ENTRIES PROVIDED:
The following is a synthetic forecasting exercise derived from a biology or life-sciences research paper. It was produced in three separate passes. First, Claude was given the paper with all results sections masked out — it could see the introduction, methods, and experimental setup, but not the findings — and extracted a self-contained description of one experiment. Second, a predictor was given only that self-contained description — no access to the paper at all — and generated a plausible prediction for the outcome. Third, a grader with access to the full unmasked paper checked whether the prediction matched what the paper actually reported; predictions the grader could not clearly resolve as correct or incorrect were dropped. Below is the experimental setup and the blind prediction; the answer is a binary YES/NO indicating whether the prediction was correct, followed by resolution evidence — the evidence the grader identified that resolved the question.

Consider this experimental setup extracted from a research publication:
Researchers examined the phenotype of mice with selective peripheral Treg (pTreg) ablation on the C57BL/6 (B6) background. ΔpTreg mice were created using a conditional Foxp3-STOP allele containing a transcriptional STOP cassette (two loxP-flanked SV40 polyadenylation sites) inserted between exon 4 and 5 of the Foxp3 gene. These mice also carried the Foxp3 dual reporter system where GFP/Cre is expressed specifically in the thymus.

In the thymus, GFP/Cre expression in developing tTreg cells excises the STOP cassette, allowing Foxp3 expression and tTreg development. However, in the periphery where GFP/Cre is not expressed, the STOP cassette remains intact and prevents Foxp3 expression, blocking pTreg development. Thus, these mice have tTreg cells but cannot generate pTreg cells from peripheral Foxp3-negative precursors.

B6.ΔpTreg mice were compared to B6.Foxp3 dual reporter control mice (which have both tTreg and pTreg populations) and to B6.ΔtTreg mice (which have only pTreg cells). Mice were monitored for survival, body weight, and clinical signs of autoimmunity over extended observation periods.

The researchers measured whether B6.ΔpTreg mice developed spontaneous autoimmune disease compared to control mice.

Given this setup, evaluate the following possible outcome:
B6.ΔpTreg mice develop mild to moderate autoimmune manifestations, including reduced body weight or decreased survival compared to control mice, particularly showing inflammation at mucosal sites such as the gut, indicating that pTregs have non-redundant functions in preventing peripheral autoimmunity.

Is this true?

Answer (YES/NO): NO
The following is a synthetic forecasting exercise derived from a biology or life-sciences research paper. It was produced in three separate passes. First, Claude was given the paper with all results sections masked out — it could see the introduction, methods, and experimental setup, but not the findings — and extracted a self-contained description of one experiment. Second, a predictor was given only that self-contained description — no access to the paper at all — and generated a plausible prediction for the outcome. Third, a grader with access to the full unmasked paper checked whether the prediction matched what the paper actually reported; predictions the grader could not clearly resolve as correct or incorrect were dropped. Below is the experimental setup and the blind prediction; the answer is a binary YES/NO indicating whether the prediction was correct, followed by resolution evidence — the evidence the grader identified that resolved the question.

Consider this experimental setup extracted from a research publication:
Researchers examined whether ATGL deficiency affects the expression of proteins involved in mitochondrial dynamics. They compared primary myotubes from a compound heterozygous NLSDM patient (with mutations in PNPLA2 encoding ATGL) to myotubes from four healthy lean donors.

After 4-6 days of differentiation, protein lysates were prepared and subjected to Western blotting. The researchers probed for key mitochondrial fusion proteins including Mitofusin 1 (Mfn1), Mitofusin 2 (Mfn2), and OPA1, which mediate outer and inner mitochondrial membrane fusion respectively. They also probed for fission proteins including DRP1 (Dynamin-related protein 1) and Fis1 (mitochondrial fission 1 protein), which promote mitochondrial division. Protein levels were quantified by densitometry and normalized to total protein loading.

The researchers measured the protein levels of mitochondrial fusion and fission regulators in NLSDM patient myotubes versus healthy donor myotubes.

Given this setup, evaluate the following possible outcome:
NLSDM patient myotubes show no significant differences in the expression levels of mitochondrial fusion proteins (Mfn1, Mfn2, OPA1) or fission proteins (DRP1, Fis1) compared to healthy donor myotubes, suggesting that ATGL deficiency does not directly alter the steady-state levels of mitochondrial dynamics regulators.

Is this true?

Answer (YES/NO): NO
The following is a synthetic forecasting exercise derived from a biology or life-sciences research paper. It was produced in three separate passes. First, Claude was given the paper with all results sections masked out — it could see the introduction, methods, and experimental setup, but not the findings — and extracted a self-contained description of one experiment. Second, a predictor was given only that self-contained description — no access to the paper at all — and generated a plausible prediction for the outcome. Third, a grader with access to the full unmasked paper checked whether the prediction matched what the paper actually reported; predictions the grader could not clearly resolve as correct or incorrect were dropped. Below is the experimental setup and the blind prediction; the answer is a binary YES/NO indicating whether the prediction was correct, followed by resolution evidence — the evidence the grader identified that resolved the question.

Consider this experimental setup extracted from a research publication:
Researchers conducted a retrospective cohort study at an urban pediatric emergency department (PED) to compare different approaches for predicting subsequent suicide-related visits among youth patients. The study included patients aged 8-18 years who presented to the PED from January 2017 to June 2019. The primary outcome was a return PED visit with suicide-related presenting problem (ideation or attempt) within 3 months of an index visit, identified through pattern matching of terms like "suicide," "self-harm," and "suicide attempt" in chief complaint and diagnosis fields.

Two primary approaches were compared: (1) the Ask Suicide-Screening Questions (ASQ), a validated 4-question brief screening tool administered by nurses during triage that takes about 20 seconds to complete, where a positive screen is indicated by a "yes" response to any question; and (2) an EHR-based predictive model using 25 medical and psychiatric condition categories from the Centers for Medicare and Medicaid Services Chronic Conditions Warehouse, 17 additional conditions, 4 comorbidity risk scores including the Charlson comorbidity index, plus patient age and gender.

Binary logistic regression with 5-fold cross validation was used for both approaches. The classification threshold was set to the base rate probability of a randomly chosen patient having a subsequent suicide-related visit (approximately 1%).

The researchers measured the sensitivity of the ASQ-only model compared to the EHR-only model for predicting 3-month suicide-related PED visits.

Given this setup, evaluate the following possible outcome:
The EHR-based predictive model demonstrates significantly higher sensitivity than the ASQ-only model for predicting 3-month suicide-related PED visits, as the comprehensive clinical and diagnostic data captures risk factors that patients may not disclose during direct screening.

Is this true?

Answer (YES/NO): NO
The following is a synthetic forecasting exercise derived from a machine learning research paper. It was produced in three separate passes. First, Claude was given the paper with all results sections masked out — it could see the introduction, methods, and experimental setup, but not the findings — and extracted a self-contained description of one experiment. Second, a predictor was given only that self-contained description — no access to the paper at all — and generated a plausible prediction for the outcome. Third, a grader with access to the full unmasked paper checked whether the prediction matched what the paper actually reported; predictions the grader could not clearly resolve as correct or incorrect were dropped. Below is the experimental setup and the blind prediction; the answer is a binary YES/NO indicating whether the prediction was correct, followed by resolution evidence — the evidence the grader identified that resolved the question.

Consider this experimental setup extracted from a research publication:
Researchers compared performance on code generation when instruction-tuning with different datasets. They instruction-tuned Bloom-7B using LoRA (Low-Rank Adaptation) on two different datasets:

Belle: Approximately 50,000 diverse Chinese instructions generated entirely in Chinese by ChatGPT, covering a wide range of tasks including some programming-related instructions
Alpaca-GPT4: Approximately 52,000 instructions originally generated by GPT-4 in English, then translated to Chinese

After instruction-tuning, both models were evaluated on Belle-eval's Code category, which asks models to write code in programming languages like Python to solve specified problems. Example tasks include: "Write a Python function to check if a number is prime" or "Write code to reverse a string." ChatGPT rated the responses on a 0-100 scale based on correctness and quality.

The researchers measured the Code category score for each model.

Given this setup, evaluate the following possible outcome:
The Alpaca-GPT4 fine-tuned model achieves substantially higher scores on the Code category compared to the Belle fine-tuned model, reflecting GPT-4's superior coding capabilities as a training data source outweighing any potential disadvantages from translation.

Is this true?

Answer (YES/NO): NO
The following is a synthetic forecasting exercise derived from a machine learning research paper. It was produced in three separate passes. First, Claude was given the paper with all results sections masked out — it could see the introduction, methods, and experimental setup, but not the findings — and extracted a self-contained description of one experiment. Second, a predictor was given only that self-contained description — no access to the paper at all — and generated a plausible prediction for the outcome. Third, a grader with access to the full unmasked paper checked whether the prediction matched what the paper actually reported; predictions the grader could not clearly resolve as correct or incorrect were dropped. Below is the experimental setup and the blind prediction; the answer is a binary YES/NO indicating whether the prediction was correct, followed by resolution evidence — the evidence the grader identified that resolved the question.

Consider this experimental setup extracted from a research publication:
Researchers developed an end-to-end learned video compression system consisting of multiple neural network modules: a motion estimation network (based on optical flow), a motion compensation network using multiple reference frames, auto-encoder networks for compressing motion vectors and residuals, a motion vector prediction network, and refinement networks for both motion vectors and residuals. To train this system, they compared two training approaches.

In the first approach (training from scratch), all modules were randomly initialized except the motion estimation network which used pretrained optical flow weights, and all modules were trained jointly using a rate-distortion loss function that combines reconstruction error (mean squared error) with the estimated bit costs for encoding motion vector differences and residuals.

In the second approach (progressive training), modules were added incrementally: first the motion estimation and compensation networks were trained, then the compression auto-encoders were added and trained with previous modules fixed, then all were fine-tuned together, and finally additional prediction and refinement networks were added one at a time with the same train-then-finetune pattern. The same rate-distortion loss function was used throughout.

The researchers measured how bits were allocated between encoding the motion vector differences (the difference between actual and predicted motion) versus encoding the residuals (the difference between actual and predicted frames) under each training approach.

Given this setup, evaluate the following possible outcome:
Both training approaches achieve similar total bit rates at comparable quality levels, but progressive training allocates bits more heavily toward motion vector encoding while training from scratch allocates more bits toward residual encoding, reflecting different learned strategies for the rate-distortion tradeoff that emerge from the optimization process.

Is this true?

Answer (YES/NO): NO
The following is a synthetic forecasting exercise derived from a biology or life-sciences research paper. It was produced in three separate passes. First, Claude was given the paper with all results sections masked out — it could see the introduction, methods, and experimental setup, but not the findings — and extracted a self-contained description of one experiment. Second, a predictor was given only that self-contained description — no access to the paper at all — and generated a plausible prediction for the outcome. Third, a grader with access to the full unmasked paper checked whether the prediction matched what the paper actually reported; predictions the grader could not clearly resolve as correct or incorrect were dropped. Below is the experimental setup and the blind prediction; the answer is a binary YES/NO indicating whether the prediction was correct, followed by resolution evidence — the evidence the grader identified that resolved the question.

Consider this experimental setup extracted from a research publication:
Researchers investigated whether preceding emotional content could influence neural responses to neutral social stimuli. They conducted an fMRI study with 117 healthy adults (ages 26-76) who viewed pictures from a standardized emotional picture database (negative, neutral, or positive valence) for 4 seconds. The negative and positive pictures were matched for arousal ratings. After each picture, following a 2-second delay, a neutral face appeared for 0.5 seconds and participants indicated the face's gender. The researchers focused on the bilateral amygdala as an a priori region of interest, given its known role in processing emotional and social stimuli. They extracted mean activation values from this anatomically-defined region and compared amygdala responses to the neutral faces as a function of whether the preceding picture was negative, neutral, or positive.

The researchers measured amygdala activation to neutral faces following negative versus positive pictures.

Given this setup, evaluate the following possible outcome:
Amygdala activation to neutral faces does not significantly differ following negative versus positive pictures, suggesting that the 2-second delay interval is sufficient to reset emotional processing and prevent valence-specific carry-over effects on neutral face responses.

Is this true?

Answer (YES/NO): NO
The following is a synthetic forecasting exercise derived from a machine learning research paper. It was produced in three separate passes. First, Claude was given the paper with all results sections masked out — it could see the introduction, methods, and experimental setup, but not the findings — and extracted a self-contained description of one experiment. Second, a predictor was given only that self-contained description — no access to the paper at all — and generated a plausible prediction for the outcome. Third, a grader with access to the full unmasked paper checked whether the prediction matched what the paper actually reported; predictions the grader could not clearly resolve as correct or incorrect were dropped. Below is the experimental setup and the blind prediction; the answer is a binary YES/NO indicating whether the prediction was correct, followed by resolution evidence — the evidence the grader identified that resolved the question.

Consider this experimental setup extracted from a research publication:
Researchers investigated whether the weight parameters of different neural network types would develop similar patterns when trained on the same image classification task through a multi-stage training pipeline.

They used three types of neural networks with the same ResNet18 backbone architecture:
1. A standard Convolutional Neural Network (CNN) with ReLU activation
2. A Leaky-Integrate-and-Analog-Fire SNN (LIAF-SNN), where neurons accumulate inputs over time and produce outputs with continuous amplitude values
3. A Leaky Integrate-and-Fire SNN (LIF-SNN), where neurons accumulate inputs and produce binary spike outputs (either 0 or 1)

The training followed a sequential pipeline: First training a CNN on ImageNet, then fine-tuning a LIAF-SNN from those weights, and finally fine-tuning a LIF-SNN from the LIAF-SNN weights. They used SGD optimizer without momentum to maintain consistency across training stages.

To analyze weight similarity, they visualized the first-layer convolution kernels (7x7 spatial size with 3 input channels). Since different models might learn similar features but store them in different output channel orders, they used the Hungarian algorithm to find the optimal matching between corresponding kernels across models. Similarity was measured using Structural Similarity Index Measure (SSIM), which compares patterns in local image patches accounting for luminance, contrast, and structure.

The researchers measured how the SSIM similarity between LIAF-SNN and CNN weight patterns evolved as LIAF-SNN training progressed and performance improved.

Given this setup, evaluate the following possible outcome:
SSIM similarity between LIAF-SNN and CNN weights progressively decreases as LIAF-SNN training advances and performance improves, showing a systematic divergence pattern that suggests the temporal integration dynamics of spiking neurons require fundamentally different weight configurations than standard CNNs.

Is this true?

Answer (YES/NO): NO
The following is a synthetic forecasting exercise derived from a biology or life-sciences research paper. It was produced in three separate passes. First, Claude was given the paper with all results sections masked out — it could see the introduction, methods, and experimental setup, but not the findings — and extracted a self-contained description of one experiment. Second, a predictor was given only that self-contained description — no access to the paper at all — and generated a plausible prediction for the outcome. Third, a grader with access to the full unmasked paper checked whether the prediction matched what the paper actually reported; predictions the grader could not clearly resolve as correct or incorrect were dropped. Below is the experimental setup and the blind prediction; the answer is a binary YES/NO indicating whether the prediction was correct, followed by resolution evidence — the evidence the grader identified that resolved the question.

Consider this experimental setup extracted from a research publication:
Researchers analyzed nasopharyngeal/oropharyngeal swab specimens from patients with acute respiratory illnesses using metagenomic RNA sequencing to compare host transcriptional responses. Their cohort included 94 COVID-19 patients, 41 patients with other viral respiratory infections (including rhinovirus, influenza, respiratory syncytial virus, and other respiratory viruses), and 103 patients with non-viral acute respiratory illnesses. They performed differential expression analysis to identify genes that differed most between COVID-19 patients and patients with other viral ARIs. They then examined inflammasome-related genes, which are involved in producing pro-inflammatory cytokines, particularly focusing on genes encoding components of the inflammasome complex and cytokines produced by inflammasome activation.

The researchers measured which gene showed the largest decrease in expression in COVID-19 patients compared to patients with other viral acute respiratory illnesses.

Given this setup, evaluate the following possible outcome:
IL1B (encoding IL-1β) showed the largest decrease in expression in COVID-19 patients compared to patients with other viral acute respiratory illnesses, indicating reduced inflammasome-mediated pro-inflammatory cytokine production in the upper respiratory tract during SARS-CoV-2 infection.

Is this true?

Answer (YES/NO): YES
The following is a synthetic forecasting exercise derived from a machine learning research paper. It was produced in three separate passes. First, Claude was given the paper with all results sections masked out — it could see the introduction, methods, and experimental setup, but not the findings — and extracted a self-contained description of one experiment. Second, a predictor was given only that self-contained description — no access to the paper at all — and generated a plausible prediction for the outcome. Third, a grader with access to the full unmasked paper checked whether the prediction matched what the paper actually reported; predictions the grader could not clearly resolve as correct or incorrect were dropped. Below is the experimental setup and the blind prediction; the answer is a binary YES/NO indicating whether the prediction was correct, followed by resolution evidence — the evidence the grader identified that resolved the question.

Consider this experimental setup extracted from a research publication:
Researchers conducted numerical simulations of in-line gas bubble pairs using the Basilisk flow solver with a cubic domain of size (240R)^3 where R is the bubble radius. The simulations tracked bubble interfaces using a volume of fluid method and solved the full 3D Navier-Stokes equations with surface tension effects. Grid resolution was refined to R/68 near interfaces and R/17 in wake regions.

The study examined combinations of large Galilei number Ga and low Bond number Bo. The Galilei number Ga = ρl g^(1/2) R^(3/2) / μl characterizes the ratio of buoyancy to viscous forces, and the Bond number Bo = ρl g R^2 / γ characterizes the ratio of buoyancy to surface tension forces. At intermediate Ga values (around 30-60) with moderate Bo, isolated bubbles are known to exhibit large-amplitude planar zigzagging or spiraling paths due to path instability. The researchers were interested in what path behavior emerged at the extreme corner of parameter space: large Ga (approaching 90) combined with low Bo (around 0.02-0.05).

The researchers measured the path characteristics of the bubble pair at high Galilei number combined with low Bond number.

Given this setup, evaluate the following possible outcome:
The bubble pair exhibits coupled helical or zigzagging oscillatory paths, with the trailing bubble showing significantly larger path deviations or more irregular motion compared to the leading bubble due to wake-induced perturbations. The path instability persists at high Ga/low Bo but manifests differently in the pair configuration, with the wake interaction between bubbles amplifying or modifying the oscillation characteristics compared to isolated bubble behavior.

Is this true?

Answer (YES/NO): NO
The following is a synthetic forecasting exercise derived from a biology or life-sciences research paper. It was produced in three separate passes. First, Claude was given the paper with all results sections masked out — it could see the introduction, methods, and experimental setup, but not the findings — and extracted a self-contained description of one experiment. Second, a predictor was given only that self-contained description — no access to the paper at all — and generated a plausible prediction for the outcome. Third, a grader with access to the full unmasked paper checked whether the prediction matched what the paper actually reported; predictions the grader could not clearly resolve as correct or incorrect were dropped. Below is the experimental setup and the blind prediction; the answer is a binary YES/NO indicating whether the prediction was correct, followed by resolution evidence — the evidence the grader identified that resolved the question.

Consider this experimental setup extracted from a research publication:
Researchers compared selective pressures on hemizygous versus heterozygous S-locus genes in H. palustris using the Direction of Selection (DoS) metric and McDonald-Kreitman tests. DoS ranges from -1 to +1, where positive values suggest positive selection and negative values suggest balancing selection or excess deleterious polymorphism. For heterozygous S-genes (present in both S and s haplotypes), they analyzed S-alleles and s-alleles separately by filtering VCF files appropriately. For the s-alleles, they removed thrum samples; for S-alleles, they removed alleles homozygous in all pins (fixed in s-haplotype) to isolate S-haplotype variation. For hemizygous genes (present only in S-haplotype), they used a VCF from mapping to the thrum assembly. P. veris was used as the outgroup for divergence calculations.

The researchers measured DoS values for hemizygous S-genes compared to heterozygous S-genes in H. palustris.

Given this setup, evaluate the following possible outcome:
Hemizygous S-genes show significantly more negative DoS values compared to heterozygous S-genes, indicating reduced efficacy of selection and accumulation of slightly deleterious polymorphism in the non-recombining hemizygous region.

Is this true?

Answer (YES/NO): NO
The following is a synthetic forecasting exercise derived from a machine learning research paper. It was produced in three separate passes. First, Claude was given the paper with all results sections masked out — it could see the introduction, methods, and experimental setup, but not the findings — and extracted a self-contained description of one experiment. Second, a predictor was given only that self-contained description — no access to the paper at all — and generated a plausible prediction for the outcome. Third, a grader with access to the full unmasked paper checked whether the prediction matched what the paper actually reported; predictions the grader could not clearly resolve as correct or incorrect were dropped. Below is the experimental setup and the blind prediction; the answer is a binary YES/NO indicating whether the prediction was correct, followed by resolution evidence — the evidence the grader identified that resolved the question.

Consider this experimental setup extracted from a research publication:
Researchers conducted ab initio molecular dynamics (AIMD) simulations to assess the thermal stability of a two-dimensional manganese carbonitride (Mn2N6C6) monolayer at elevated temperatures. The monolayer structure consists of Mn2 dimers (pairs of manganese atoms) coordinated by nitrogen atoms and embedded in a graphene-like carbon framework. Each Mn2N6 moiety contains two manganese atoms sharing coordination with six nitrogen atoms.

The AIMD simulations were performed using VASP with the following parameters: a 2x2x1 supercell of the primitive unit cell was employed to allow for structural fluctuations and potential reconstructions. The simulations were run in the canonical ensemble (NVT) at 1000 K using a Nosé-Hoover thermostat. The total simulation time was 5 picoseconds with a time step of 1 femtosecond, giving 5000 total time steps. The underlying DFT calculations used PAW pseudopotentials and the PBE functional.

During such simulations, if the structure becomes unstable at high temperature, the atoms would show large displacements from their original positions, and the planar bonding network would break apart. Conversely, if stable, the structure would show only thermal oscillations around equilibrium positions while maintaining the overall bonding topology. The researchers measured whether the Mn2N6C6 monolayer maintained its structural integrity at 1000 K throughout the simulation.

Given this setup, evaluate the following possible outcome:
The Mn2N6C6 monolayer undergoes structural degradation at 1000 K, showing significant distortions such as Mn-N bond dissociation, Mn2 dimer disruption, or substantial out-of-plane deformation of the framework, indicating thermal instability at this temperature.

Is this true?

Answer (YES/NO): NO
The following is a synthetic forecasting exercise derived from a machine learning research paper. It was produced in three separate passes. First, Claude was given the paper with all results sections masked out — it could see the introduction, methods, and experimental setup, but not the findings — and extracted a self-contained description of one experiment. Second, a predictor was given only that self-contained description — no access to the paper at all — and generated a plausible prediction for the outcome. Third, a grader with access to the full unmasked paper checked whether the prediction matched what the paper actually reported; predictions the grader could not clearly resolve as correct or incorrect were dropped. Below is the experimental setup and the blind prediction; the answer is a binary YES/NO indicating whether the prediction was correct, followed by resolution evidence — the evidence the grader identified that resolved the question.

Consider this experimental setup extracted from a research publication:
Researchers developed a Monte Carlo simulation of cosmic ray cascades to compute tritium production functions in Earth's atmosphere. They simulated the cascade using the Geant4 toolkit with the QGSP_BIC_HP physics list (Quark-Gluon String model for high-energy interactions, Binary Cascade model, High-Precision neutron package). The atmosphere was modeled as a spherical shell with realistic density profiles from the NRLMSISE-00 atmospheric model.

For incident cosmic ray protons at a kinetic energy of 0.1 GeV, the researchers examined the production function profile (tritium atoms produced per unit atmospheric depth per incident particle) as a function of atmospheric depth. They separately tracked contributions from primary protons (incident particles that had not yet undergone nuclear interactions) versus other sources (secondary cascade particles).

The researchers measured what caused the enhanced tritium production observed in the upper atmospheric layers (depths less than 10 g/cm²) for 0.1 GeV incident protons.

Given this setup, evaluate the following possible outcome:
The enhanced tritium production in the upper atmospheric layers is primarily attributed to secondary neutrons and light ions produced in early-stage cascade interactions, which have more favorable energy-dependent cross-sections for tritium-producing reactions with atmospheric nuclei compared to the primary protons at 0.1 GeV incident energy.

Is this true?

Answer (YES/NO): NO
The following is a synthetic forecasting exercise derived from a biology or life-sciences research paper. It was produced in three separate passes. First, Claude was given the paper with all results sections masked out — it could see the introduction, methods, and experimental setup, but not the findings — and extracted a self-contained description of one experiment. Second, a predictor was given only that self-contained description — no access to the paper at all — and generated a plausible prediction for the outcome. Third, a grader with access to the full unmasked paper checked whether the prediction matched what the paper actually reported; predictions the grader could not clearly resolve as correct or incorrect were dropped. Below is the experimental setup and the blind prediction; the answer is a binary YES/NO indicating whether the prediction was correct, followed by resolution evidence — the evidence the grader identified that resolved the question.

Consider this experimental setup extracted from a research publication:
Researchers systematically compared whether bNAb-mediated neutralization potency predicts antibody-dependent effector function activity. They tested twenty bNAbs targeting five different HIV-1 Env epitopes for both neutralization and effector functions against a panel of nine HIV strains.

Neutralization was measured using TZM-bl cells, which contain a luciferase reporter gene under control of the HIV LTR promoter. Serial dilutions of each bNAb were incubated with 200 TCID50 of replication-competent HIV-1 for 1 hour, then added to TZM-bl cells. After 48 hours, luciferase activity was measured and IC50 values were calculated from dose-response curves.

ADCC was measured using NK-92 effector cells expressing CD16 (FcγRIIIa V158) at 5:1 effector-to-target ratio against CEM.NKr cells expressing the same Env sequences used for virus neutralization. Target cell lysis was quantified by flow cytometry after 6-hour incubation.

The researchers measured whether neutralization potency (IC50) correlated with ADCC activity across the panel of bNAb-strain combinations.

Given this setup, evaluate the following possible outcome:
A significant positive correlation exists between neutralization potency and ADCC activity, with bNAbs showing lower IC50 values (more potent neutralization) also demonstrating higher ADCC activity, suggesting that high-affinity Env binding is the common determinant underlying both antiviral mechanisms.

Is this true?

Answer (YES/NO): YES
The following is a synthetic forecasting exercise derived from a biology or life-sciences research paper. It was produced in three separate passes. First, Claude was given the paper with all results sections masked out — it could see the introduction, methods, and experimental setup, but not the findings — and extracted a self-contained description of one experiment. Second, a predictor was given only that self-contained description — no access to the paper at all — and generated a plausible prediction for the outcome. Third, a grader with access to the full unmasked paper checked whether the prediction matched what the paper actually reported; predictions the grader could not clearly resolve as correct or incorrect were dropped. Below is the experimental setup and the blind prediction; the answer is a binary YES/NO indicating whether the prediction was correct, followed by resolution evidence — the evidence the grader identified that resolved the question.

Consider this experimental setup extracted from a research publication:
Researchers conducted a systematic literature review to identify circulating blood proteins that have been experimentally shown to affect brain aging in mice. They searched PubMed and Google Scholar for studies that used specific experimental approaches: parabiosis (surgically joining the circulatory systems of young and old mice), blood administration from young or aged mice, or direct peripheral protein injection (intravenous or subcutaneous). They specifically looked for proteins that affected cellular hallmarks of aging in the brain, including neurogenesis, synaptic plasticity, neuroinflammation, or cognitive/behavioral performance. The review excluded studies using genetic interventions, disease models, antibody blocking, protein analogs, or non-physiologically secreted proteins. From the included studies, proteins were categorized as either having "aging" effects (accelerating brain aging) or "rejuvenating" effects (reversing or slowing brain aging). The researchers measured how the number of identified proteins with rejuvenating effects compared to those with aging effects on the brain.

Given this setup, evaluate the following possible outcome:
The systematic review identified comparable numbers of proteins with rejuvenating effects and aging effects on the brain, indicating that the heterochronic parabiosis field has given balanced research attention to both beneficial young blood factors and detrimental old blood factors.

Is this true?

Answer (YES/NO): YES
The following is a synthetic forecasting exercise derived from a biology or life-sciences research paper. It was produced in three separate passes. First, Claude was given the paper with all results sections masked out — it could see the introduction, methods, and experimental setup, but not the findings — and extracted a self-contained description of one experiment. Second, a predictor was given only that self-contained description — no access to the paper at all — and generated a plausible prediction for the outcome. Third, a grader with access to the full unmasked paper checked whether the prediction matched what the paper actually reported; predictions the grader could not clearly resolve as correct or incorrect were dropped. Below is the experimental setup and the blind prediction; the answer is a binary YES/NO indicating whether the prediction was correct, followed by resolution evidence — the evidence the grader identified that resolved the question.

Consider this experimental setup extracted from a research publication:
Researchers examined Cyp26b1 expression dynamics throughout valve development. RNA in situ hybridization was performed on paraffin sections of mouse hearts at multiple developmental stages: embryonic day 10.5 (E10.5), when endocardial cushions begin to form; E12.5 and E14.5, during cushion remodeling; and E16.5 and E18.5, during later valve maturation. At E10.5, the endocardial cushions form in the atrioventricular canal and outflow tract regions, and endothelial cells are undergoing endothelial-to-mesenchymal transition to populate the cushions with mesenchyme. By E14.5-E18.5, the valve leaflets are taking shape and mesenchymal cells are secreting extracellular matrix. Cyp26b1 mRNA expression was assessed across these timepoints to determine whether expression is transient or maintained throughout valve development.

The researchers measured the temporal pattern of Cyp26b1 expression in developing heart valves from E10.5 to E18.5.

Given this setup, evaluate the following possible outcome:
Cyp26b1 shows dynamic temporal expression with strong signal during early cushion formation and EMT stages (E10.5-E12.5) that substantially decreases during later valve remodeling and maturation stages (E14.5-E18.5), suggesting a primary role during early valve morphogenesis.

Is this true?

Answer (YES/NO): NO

EXERCISE: Identify each line in the records above that contains the word "largest", and copy it out in full.

EXERCISE SOLUTION:
The researchers measured which gene showed the largest decrease in expression in COVID-19 patients compared to patients with other viral acute respiratory illnesses.
IL1B (encoding IL-1β) showed the largest decrease in expression in COVID-19 patients compared to patients with other viral acute respiratory illnesses, indicating reduced inflammasome-mediated pro-inflammatory cytokine production in the upper respiratory tract during SARS-CoV-2 infection.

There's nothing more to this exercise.